* BEGIN GIVEN TEXT *

The idea of doing the little things consistently over time is a powerful one that we often overlook in our hurry to show a spectacular result this week. We don’t get results from the big action we are taking today. We get results when business-as-usual is getting the little things right the vast majority of the time.
Let’s extend his line of reasoning down a level.
“At what point could we say we were living continuous improvement every day?” How can you measure that? Just like his analogies in the video, there isn’t an answer to that question. You can’t measure it. The idea of putting “culture change” on a project plan makes no more sense than a project plan for “falling in love.” You start to do the right things, and keep doing them, and at some point you realize the conversations are between the right people about the right things.
Decisions Cause Results
The results we are getting today – the success of our organization against any metric you choose; the organizational climate and culture; the initiative people collectively show; the quality of our own life results – are the cumulative outcomes of the decisions we have consistently made.
If we want different outcomes, then we have to work to change what we consistently do. This will take time. Sinek points out that there is space for exceptions, making mistakes here as long as we recognize them, recover, reflect, and continue to make the effort.
A Little Every Day
If this is a change in your default behavior, then this effort requires deliberately and explicitly comparing the conversations, actions and decisions that are actually happening with a baseline for comparison. “On a scale of 1-10, did I make my very best effort to be consistent with these values today?”* Ask that question every single day, and write down the number. Oh – can you articulate the values you are working to adopt? Maybe write those down in language that lets you use them as a test comparison.
Some Questions to Ask
Is what I am about to do or say more likely to:
Encourage, or discourage, this person from sharing the truth (especially bad news)?
Add, or subtract, fear from the environment or the next conversation?
Encourage, or discourage, the sharing of ideas?
Encourage, or discourage, a test or challenge of my assumptions?
Encourage, or discourage, horizontal coordination across functional boundaries?
Have this person look forward to our next conversation?

* END GIVEN TEXT *

According to the text about consistent improvement, what are the results we are getting today the cumulative outcomes of? The data that comes after has no connection to the text about consistent improvement.

* BEGIN DATA LISTING *

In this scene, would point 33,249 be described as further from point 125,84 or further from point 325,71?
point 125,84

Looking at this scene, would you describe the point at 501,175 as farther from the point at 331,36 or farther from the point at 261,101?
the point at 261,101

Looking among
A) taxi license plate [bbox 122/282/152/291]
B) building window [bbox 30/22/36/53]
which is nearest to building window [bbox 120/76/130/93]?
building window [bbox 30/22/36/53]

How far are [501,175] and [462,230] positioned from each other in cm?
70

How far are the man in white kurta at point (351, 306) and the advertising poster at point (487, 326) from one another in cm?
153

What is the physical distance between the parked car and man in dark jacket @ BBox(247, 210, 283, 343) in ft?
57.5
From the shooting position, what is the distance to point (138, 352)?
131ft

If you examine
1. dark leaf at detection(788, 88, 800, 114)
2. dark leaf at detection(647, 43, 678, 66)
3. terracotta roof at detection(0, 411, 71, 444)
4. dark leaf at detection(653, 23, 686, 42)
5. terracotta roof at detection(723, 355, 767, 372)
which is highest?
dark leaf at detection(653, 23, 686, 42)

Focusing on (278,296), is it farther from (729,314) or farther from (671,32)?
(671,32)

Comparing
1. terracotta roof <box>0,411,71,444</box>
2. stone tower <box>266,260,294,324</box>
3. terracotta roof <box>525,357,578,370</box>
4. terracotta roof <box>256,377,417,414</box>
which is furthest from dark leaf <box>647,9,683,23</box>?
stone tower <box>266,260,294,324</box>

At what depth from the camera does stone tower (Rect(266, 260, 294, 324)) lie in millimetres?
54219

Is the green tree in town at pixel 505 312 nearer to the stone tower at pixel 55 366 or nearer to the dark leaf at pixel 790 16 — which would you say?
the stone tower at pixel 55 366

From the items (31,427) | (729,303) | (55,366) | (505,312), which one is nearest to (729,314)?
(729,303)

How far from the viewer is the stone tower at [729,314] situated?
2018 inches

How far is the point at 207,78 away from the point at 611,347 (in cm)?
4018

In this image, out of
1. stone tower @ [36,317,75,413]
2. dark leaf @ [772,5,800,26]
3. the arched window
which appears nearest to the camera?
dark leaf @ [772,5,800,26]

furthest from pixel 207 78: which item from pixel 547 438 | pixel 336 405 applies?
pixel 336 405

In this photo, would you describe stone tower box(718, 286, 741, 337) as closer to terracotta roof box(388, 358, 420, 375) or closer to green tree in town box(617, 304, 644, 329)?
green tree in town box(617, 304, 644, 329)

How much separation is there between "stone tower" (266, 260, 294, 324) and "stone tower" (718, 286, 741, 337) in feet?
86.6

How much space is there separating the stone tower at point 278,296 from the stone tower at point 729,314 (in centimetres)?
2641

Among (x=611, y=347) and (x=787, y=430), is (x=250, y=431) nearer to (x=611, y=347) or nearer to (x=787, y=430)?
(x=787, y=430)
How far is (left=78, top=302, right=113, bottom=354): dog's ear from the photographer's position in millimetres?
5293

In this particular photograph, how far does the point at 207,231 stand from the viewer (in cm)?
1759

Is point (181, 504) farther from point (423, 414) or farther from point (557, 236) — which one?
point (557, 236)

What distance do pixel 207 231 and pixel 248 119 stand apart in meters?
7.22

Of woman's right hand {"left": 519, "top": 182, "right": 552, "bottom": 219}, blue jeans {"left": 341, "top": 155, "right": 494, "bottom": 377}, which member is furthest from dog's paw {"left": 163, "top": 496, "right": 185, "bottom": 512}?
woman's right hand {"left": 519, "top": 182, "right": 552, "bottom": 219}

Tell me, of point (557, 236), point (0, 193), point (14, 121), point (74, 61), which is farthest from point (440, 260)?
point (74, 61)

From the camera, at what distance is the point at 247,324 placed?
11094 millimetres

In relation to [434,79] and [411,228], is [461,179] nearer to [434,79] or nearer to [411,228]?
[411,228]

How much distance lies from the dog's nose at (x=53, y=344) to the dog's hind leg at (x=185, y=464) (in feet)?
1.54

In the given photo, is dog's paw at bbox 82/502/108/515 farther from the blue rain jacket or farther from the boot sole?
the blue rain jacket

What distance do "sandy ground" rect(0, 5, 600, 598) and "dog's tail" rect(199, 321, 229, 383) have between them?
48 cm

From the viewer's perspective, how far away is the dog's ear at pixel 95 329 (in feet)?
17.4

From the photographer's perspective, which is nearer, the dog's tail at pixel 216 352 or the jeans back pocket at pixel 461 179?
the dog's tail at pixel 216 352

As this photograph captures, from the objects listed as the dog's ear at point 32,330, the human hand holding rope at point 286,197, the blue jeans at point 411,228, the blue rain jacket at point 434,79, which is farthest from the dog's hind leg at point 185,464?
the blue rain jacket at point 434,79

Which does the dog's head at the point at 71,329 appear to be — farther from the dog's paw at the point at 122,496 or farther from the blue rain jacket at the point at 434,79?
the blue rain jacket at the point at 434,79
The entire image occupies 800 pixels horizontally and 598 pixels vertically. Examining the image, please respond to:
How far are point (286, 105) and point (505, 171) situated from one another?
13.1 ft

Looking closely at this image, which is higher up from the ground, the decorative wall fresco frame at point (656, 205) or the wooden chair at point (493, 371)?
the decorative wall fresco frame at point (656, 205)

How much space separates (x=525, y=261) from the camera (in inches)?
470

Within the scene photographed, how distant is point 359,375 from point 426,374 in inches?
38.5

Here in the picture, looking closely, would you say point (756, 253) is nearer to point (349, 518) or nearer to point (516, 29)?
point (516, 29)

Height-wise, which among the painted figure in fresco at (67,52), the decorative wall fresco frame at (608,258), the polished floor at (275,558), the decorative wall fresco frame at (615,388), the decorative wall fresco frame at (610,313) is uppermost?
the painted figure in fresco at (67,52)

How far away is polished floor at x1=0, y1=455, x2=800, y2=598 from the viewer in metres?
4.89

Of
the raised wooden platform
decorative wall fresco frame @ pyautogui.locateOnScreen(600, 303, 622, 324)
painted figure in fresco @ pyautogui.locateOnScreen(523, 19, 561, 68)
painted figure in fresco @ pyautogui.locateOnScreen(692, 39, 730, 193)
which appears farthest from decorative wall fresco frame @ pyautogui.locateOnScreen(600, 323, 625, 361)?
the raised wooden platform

* END DATA LISTING *

EXPECTED ANSWER:
They are the cumulative outcomes of the decisions we have consistently made.